According to some theoreticians, in order to become a landscape, a view must become an object of someone’s aesthetic experience. This happens when the observer separates some fragment of reality (view) in the act of viewing, which then undergoes an aesthetic evaluation. The idea of a view is thus inscribed in a specific relation between a human and his environment, experienced as an aesthetic image (humans are spectators, distanced observers, contemplating the “image” stretching in front of them).
The view as a perceived image (landscape) is closely related to the tourist experience (tourist’s gaze), consisting in “consuming” views already known through reproductions on postcards, in albums, tourist brochures.
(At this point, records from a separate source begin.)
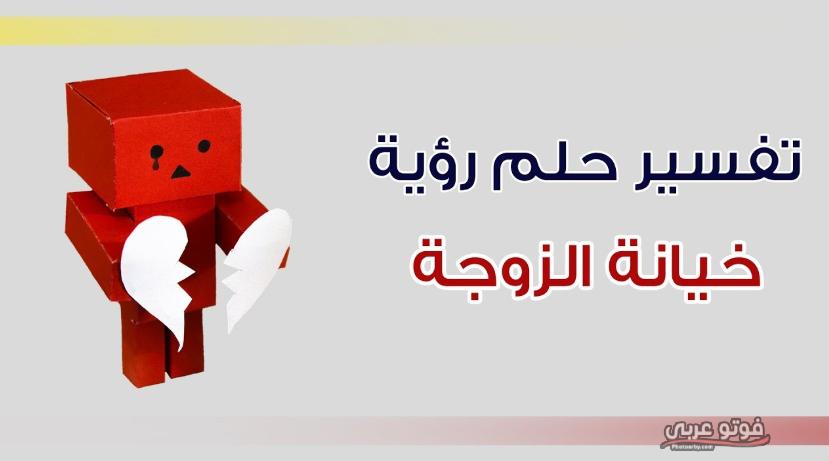 تفسير حلم الخيانة الزوجية في المنام فوتو عربي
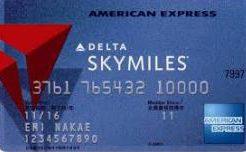 デルタ スカイマイル アメリカン・エキスプレス・カード 審査基準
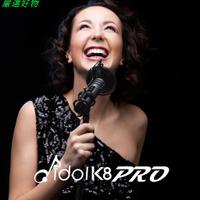 idol K8 PRO直播有線麥克風 保固一年 直播主必備 麥克風 抖音 專業混音晶片 K歌專用耳機
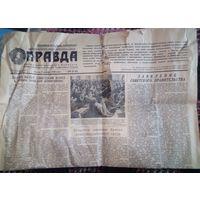 "Газета ""Правда"" 3 декабря 1958г."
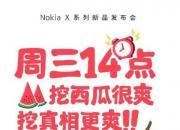 """诺基亚新品""""X5""""于7月18日正式发布!"""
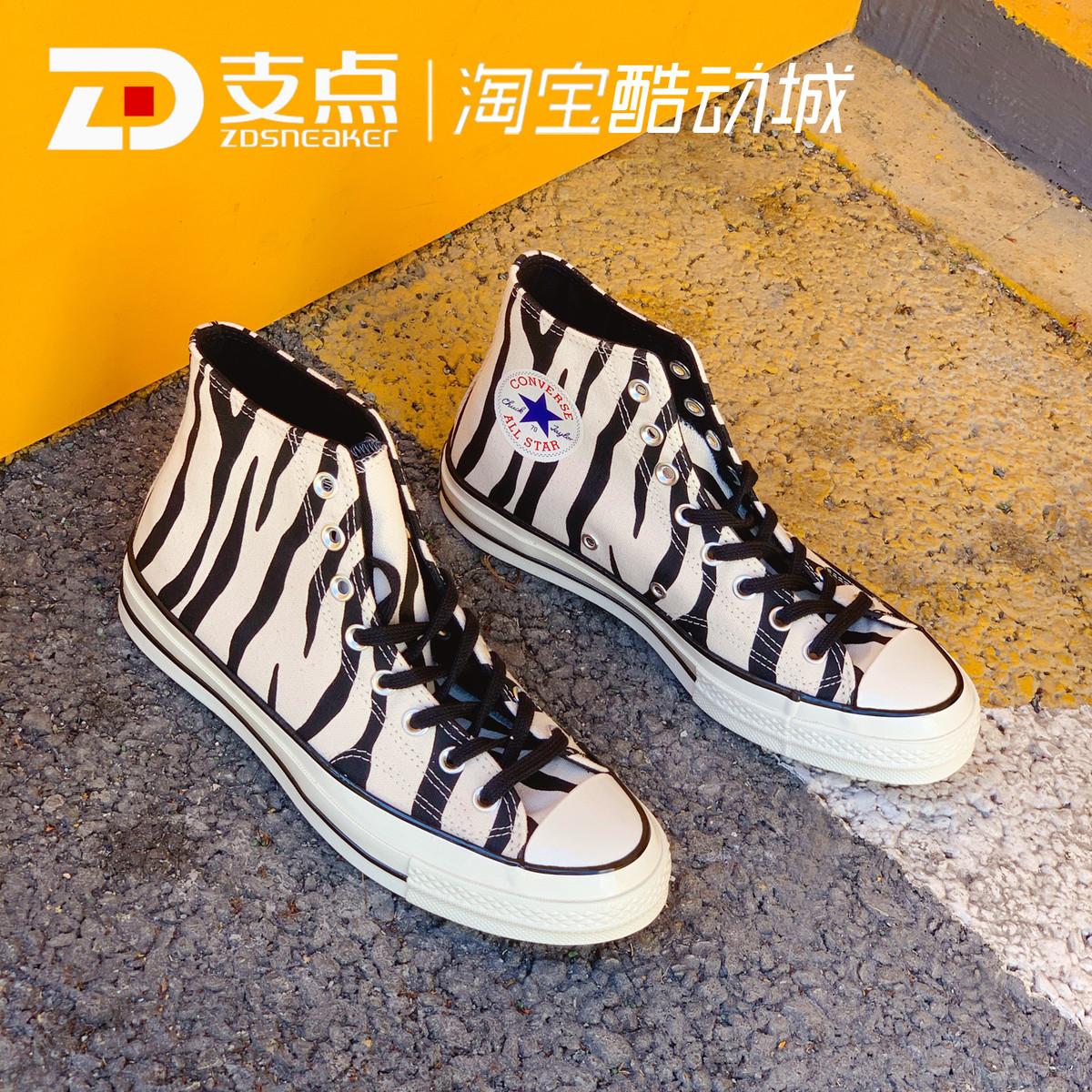 匡威Converse 三星标绒毛豹纹斑马纹限量高帮男女帆布鞋 163408C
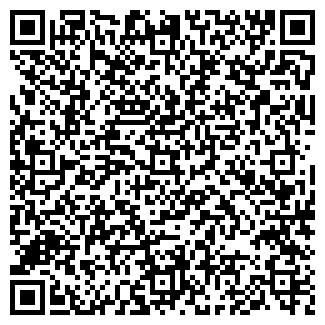 QR-код с контактной информацией организации АТЫРАУСКАЯ ОБЛАСТНАЯ ПРОКУРАТУРА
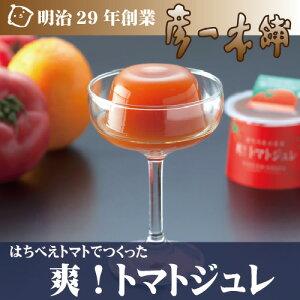 【爽!トマトジュレ】 3個入り 熊本県八代産「はちべえトマト」のピューレをふんだんに使用したトマトゼリーです スイーツ ゼリー トマト お菓子 お取り寄せ 菓子折り 老舗 お土産 お歳暮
The view understood in this way is confirmed by the idea of a vantage point, i.e. a natural or artificial place distinguished by its spectacular view. In Urry’s opinion, the tourist’s gaze, especially in its collective variant, confirms the attractiveness of the view as a place worth seeing. An important role in the standardisation of contemporary view experience is played by photography, which has widely spread the cult of beautiful representations of nature. The development of tourism means, among other things, that all nature is reduced to the role of a gallery of views. The idea of the view has led to a change in the way people feel the nature, which is treated as a collection of tourist attractions. This concept, as far as it is identified with the idea of landscape, is sometimes criticised as a falsifying image of human relations with the environment, as well as leading to inadequate aesthetic assessments of the environment.
[M. G., B. F.]
Literature:
Carlson, Allen. Aesthetics and the Environment: The Appreciation of Nature, Art and Architecture. London: Routledge, 2000.
Cosgrove, Denis E. Landscape and the European Sense of Sight – Eyeing Nature, In: K. Anderson, M. Domosh, S. Pile, N. Thrift (eds.), Handbook of Cultural Geography, London: Sage Publications, 2003.
Urry, John. The Tourist Gaze. London: Sage, 2002.
Ritter, Joachim. Landschaft: zur Funktion des Ästhetischen in der modernen Gesellschaft, Münster: Aschendorff Verlag, 1963.